Furthermore, along with Dr. Alan Hinderliter, Dr. Stouffer is an investigator on the RADIANCE-HTN trial, which is looking at the efficacy of renal denervation for treatment of hypertension. Renal denervation is a minimally invasive procedure that interrupts some nerve signals between the brain and the kidneys. RADIANCE-HTN looks at the efficacy of a recently developed ultrasound-based form of renal denervation in two types of patients – those with mildly elevated blood pressure and those with resistant hypertension in which blood pressure is not well-controlled despite the use of three or more medications.
Heart Valve Research at UNC
UNC Valve Team Investigates the Impact of Atrial Fibrillation on Outcomes after Transcatheter Mitral Valve Repair from STS/TVT NCDR Registry
Dr. John Paul Vavalle (Director, Structural Heart Disease)
and Dr. Sameer Arora (research fellow with cardiology) will be working with the coordinators of Transcatheter Valve Therapy registry at Duke Clinical Research Institute to investigate the impact of atrial fibrillation on outcomes after transcatheter mitral valve repair (TMVR). TMVR has emerged as a treatment option for severe symptomatic patients with chronic severe primary mitral regurgitation who are not surgical candidates.” Dr. Vavalle has been treating patients with this ground-breaking treatment at UNC since initiating the structural heart disease program in 2014. Atrial fibrillation is known to be present in almost half of patients with degenerative mitral regurgitation at 10 years. If atrial fibrillation is found to have worse impact on TMVR, they will advocate for adjunctive concurrent treatment of atrial fibrillation in patients undergoing TMVR. Dr. Arora presented preliminary results at American College of Cardiology Scientific Sessions in Orlando, Florida in March 2018. In addition to collaborating with the Duke Clinical Research Institute on this project, UNC collaborators include Cassandra Ramm, MSN, AGNP and Matthew Cavender, MD, MPH.

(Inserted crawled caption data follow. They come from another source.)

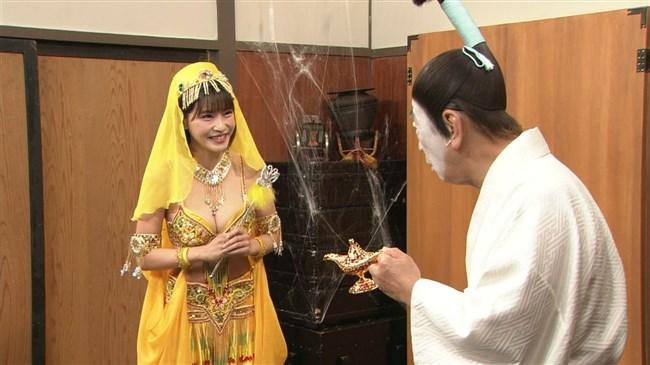 岸明日香~バカ殿でのランプの精コスプレがエロ可愛くて最高だったよ!0007shikogin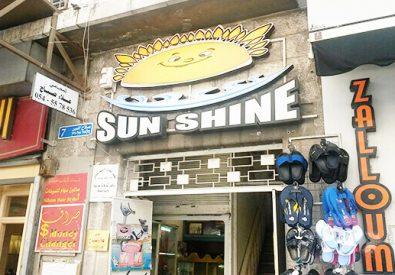 Sun Shine – صن شاين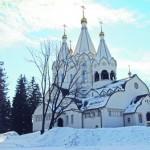 Image for Полигон русской святости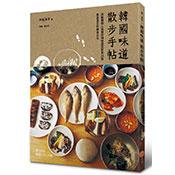 韓國味道散步手帖:邂逅真正的韓食文化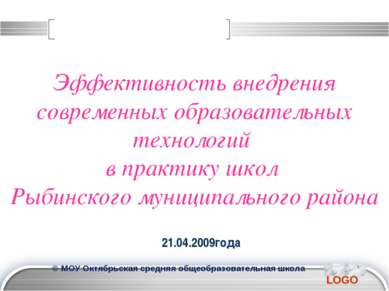 21.04.2009года Эффективность внедрения современных образовательных технологий...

Research into Outcomes of Transcatheter Aortic Valve Replacement
Led by Dr. John Vavalle, the UNC Heart Valve team has been prolific with numerous peer-reviewed publications focused on transcatheter aortic valve replacement (TAVR). This includes multiple meta-analyses focused on comparing TAVR with surgery. Their published work has been crucial in advancing the technology of TAVR which is now approved for intermediate surgical-risk patients with ongoing trials to investigate TAVR in low-surgical-risk patients. With growing recognition in the field of TAVR, the UNC heart valve team has written numerous invited editorials and review articles. They also addressed concerns about longevity of TAVR valves in an important work focusing on durability of TAVR valves published in The American Journal of Cardiology. As it becomes difficult to differentiate TAVR from surgery on the basis of mortality alone, they are now focusing on comparing the resource utilization between the two interventions. Their aim is to continue their efforts in the field of TAVR to help expand this technology to all patients with severe aortic stenosis. Collaborators on these project included Cassandra Ramm, MSN, AGNP, Thomas Caranasos, MD and Matthew Cavender, MD, MPH.